First, I apologize, I meant to right that the polynomial being modded out of Q[x] is x^2 - 3, not x^3 - 3.

So that being said, I understand that f(x)^2 - 3 = 0 implies that f(x) = sqrt(3).

But then how would one generalize this?

Well, f(q)=q for $$q\in \mathbb{Q}$$ and $$f(x)=\sqrt{3}$$.

So $$f(a+bx)=a+b\sqrt{3}$$ and $$f(a+bx+cx^2)=a+b\sqrt{3}+c\sqrt{3}^2=a+3c+b\sqrt{3}$$. Now try to generalize what I'm doing here...

I understand what you're doing there.

Two more things:

How do I prove that this a homomorphism?

Also, wouldn't 0 also be in the kernel? Is this allowed for the First Isomorphism Theorem?

Hmm, showing that this is a homomorphism is indeed not so easy.

First take a general polymial and calculate

$$f\left(\sum_{k=0}^n{a_kx^k}\right)$$

This will help you. Then with this information, you only need to calculate

$$f\left(\sum_{k=0}^n{a_kx^k}+\sum_{k=0}^n{b_kx^k}\right)$$

and

$$f\left(\sum_{k=0}^n{a_kx^k}\sum_{k=0}^n{b_kx^k}\right)$$.

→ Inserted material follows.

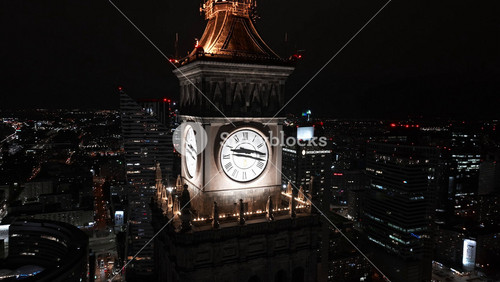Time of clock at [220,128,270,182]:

As for the other question. Of course 0 is going to be in our kernel, and this is not a problem. The first isomorphism theorem requires us that the kernel equals $$(x^2-3)$$, that is: the ideal generated by $$x^2-3$$. And 0 is in this ideal...

To show that "evaluation at $$\sqrt{3}$$" is a homomorphism, it's actually a little easier to prove a general theorem that "evaluation maps are homomorphisms":

If $$A \subset B$$ are rings and $$\xi \in B$$, then the "evaluation at $$\xi$$" map $$\mathrm{ev}_\xi: A[X] \to B$$ given by extending the inclusion map $$A \hookrightarrow B$$ by sending $$X \mapsto \xi$$ is a homomorphism.

(You can generalize this a little further by letting $$A$$ be embedded in $$B$$ via a homomorphism $$\varphi: A \to B$$ rather than directly a subring of $$B$$; then the evaluation map extends $$\varphi$$ by sending $$X \mapsto \xi$$, rather than extending the inclusion map.)